Food bacteria cases double in a year

SAFETY FIRST: The council's environmental health officer Aaron Price with the food safety display at the Port Lincoln Library.
SAFETY FIRST: The council's environmental health officer Aaron Price with the food safety display at the Port Lincoln Library.

CASES of campylobacter – a bacteria which commonly causes gastroenteritis or gastro – have doubled in Port Lincoln in the past 12-months to 34 cases. 

As part of Food Safety Week which runs from November 11 to 18 the Port Lincoln City Council is asking residents to buy and use a food thermometer to help cook food correctly. 

The council’s environmental health officer Aaron Price said a recent Food Safety Information Council survey found 75 per cent of Australians surveyed reported there was not a food thermometer in their house and only 44 per cent of those with a thermometer reported using it the previous month.

There is an estimated 4.1 million cases of food poisoning in Australia each year that result in 31,920 hospitalisations, 86 deaths and one million visits to doctors.

Mr Price said there were escalating rates of campylobacter and salmonella infection that were particularly linked to poorly cooked poultry and egg dishes.
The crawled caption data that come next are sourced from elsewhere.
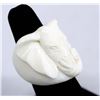 Image 3 : Carved Water Buffalo Bone Elephant Ring, Size 7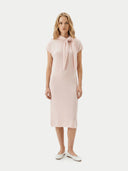 Damen Kaschmirkleid mit Schleifenkragen | GOBI Cashmere
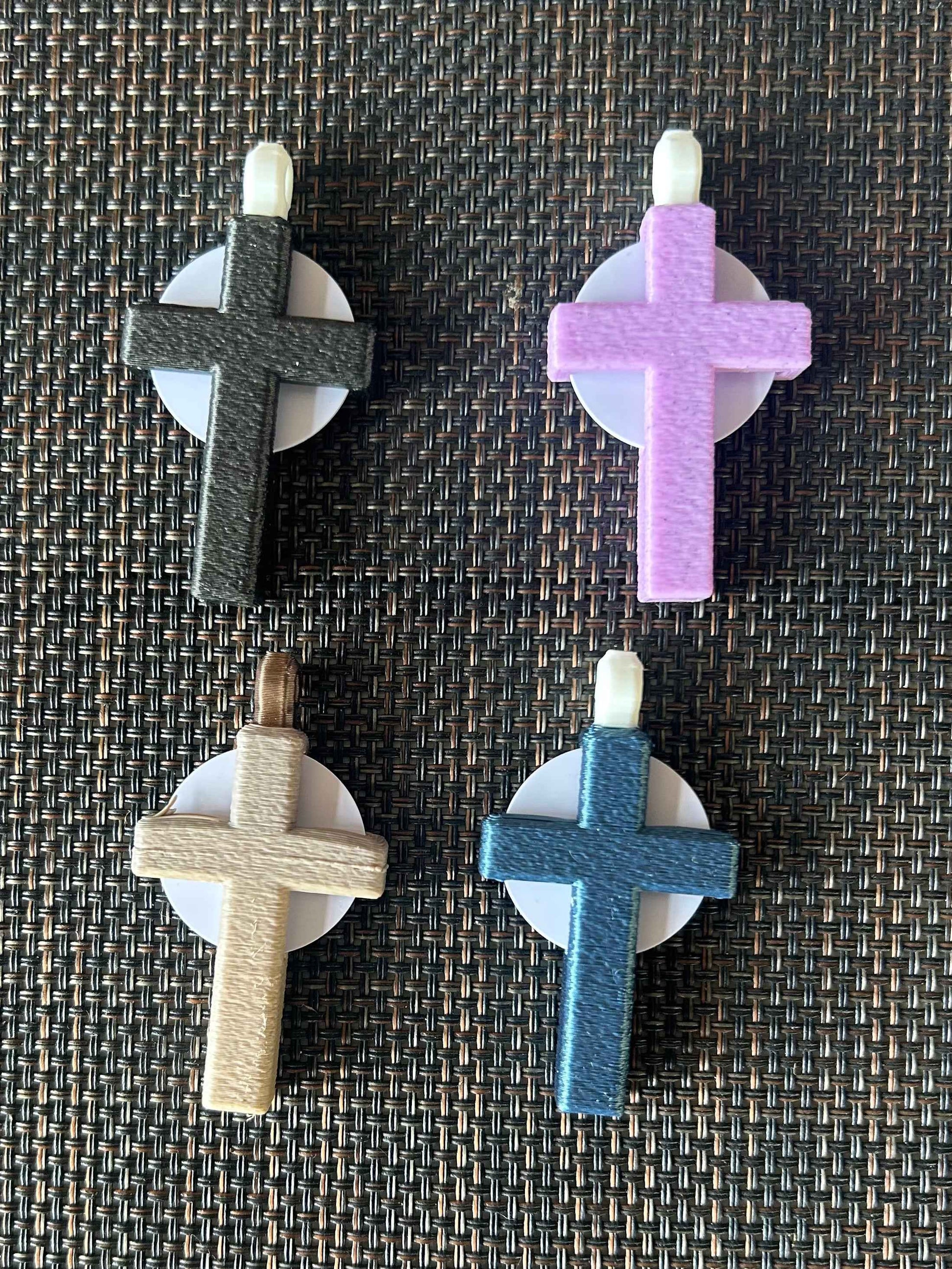 NFC Christian Cross Keychain – Tap into the Word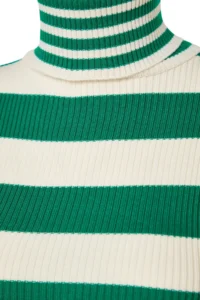 TRENDYOLMİLLA Stone Striped Turtleneck Knitwear Sweater - Image 7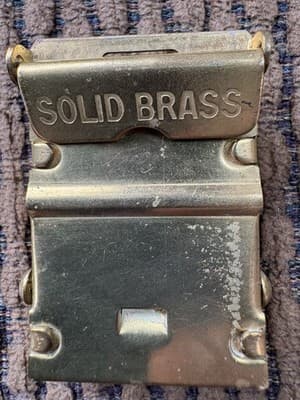 Lot Of 3, Vintage WWII Belt Buckles - Original - Thumbnail 8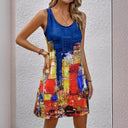 Graphic Print Women's Summer Dress - Flattering Fit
Port Lincoln mayor Bruce Green said along with the increase in campylobacter cases there had also been 13 cases of salmonella infection.

“To help reduce this number, we are encouraging people to pick up a food thermometer from their local retail store and learn how to use it properly.”

“This will not only ensure safer food but you will also be able to cook the perfect piece of meat,” Mr Green said. 

Mr Price said there were four simple tips to remember when using a food thermometer and they were to follow any instructions on the thermometer’s packaging; to place the thermometer in the thickest part of the food and as close to the centre as possible away from bone, fat or gristle; to check the temperature toward the end of cooking but before the meat is done and to clean the stem of the thermometer before and after each use. 

A list of the correct cooking temperatures and a food safety quiz can be found on the Food Safety Information Council website

Top 10 food temperature tips

  1. If perishable food isn’t being kept cold in eskies or chiller bags, make the trip from supermarket to home a short one.
  2. Check your refrigerator is working properly and the food inside is under 5C
  3. Store ready to eat items (like those that won't be cooked before consumption) on the top shelves in the fridge or in separate compartments
  4. Plan ahead and defrost frozen items in the fridge
  5. Cook raw poultry and other meats thoroughly (above 75C core temperature)
  6. Reheat food only once and if holding it hot keep it above 60C
  7. Apply the two and four hour rule. If food usually requiring refrigeration has been out for less than two hours, then, providing it has not been contaminated, it can be returned to the fridge. If it's been out for longer than two hours, it can't go back and should be eaten asap. At the four hour mark, the food should be discarded.
  8. Don't completely fill your fridge, circulation of the cold air is important
  9. Try to avoid handling food intended for other family members if you have been unwell
  10. Seek medical attention if you believe you have food poisoning and remember, the last meal consumed is not necessarily the cause of a food poisoning case.